• **Aim of the task**: What is wanted is every record, duplicated word for word.

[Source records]
==========
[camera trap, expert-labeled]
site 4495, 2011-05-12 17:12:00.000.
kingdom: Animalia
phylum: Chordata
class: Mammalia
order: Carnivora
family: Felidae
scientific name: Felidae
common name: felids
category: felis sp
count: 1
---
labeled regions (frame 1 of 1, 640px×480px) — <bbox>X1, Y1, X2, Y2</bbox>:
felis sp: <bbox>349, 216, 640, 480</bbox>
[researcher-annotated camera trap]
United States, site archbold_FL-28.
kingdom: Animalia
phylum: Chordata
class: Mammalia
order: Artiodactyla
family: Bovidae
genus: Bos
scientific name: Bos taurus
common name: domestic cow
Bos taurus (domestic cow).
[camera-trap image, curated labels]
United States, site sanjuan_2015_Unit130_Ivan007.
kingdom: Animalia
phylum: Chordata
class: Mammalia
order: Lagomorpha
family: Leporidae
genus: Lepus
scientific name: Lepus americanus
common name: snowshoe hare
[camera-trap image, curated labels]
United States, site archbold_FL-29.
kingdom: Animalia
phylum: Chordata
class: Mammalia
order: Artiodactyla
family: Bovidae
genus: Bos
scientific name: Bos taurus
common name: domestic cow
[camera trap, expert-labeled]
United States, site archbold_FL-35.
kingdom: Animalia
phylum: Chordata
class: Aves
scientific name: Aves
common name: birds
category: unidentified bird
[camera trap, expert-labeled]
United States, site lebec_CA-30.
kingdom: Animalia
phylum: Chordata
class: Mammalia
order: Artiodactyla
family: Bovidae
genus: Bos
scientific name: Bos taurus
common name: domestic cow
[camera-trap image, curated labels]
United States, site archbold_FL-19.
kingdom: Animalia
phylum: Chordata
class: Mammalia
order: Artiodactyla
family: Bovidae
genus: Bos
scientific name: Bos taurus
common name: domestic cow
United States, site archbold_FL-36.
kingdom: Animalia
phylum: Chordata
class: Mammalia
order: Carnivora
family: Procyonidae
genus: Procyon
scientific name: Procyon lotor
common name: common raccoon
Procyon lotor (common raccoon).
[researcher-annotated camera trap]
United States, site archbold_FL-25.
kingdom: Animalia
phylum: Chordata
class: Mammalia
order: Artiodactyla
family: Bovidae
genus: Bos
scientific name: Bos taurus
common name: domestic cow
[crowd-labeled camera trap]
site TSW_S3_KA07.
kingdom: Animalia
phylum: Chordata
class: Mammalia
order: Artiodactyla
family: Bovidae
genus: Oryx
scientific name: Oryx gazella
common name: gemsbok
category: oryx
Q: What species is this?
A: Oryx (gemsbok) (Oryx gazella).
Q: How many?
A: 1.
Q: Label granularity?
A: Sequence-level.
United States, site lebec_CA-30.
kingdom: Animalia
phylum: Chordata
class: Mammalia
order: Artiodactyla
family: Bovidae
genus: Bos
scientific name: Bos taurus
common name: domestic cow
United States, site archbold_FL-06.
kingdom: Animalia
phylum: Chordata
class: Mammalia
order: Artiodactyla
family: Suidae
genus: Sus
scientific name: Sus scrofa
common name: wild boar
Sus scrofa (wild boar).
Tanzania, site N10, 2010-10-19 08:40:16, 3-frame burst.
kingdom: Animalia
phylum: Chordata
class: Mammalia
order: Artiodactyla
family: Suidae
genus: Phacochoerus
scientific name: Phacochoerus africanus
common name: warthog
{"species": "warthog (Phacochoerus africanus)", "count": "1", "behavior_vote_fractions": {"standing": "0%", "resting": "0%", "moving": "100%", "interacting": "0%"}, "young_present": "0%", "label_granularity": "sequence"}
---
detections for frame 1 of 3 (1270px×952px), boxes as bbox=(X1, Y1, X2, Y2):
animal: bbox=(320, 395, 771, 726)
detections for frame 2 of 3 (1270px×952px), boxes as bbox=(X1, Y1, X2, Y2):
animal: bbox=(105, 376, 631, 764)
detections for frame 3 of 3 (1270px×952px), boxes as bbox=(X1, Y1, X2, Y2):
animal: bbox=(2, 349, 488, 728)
==========
• **The completed task**:
[camera trap, expert-labeled]
site 4495, 2011-05-12 17:12:00.000.
kingdom: Animalia
phylum: Chordata
class: Mammalia
order: Carnivora
family: Felidae
scientific name: Felidae
common name: felids
category: felis sp
count: 1
---
labeled regions (frame 1 of 1, 640px×480px) — <bbox>X1, Y1, X2, Y2</bbox>:
felis sp: <bbox>349, 216, 640, 480</bbox>
[researcher-annotated camera trap]
United States, site archbold_FL-28.
kingdom: Animalia
phylum: Chordata
class: Mammalia
order: Artiodactyla
family: Bovidae
genus: Bos
scientific name: Bos taurus
common name: domestic cow
Bos taurus (domestic cow).
[camera-trap image, curated labels]
United States, site sanjuan_2015_Unit130_Ivan007.
kingdom: Animalia
phylum: Chordata
class: Mammalia
order: Lagomorpha
family: Leporidae
genus: Lepus
scientific name: Lepus americanus
common name: snowshoe hare
[camera-trap image, curated labels]
United States, site archbold_FL-29.
kingdom: Animalia
phylum: Chordata
class: Mammalia
order: Artiodactyla
family: Bovidae
genus: Bos
scientific name: Bos taurus
common name: domestic cow
[camera trap, expert-labeled]
United States, site archbold_FL-35.
kingdom: Animalia
phylum: Chordata
class: Aves
scientific name: Aves
common name: birds
category: unidentified bird
[camera trap, expert-labeled]
United States, site lebec_CA-30.
kingdom: Animalia
phylum: Chordata
class: Mammalia
order: Artiodactyla
family: Bovidae
genus: Bos
scientific name: Bos taurus
common name: domestic cow
[camera-trap image, curated labels]
United States, site archbold_FL-19.
kingdom: Animalia
phylum: Chordata
class: Mammalia
order: Artiodactyla
family: Bovidae
genus: Bos
scientific name: Bos taurus
common name: domestic cow
United States, site archbold_FL-36.
kingdom: Animalia
phylum: Chordata
class: Mammalia
order: Carnivora
family: Procyonidae
genus: Procyon
scientific name: Procyon lotor
common name: common raccoon
Procyon lotor (common raccoon).
[researcher-annotated camera trap]
United States, site archbold_FL-25.
kingdom: Animalia
phylum: Chordata
class: Mammalia
order: Artiodactyla
family: Bovidae
genus: Bos
scientific name: Bos taurus
common name: domestic cow
[crowd-labeled camera trap]
site TSW_S3_KA07.
kingdom: Animalia
phylum: Chordata
class: Mammalia
order: Artiodactyla
family: Bovidae
genus: Oryx
scientific name: Oryx gazella
common name: gemsbok
category: oryx
Q: What species is this?
A: Oryx (gemsbok) (Oryx gazella).
Q: How many?
A: 1.
Q: Label granularity?
A: Sequence-level.
United States, site lebec_CA-30.
kingdom: Animalia
phylum: Chordata
class: Mammalia
order: Artiodactyla
family: Bovidae
genus: Bos
scientific name: Bos taurus
common name: domestic cow
United States, site archbold_FL-06.
kingdom: Animalia
phylum: Chordata
class: Mammalia
order: Artiodactyla
family: Suidae
genus: Sus
scientific name: Sus scrofa
common name: wild boar
Sus scrofa (wild boar).
Tanzania, site N10, 2010-10-19 08:40:16, 3-frame burst.
kingdom: Animalia
phylum: Chordata
class: Mammalia
order: Artiodactyla
family: Suidae
genus: Phacochoerus
scientific name: Phacochoerus africanus
common name: warthog
{"species": "warthog (Phacochoerus africanus)", "count": "1", "behavior_vote_fractions": {"standing": "0%", "resting": "0%", "moving": "100%", "interacting": "0%"}, "young_present": "0%", "label_granularity": "sequence"}
---
detections for frame 1 of 3 (1270px×952px), boxes as bbox=(X1, Y1, X2, Y2):
animal: bbox=(320, 395, 771, 726)
detections for frame 2 of 3 (1270px×952px), boxes as bbox=(X1, Y1, X2, Y2):
animal: bbox=(105, 376, 631, 764)
detections for frame 3 of 3 (1270px×952px), boxes as bbox=(X1, Y1, X2, Y2):
animal: bbox=(2, 349, 488, 728)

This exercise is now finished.